SET TASK> Extract verbatim the part of the entries that opens with the line containing "What is the physical distance between" and closes at the end of the entries, both ends included. Leave the pictures out of your answer.

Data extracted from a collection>

════

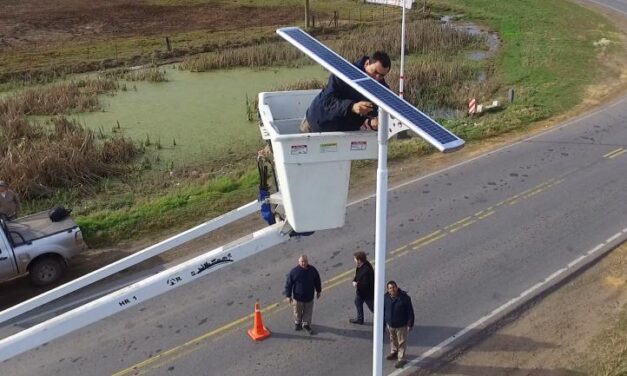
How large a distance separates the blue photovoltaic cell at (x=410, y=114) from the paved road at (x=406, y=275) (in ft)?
17.2

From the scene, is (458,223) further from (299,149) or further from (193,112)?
(193,112)

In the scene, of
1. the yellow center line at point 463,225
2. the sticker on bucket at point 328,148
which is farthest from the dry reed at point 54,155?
the sticker on bucket at point 328,148

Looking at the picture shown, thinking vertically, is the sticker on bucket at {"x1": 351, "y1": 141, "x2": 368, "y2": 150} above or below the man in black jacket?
above

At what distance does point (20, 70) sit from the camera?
1123 inches

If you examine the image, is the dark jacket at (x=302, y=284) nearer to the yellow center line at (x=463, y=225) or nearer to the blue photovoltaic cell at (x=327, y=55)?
the yellow center line at (x=463, y=225)

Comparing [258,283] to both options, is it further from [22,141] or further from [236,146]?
[22,141]

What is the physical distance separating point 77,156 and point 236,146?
4.85m

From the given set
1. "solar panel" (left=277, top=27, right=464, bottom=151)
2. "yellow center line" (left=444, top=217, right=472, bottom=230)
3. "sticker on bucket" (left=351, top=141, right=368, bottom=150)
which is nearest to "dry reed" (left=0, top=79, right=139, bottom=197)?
"yellow center line" (left=444, top=217, right=472, bottom=230)

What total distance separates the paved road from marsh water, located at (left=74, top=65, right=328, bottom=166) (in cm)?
710

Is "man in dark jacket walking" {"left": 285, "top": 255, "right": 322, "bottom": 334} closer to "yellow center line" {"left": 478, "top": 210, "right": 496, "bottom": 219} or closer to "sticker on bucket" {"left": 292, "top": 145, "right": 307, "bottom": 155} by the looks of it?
"sticker on bucket" {"left": 292, "top": 145, "right": 307, "bottom": 155}

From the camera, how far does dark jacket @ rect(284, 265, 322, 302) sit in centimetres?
905

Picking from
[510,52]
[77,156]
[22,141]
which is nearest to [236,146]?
[77,156]

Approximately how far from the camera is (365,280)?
917 cm

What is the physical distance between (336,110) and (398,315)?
4325mm
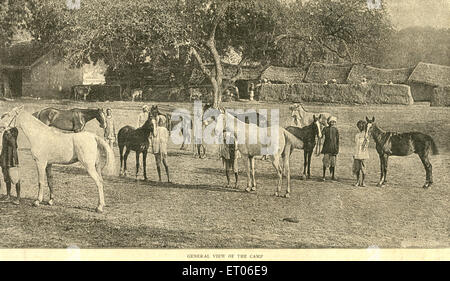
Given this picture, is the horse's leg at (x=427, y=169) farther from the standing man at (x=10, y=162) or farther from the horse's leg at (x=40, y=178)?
the standing man at (x=10, y=162)

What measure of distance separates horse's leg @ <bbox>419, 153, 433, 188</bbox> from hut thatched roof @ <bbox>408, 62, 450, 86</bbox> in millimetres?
1466

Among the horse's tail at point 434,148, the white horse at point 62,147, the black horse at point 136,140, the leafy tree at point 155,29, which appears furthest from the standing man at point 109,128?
the horse's tail at point 434,148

════

TASK RESULT>
What is the physical distance between (336,110) and (398,315)?
4325mm
Given this picture, is the horse's leg at (x=427, y=169) farther from the standing man at (x=10, y=162) or farther from the horse's leg at (x=40, y=178)?
the standing man at (x=10, y=162)

What measure of distance separates horse's leg @ <bbox>419, 153, 433, 188</bbox> from hut thatched roof @ <bbox>408, 62, 450, 86</bbox> in millimetres?
1466

Among the horse's tail at point 434,148, the white horse at point 62,147, the black horse at point 136,140, the leafy tree at point 155,29, which appears furthest from the standing man at point 109,128?
the horse's tail at point 434,148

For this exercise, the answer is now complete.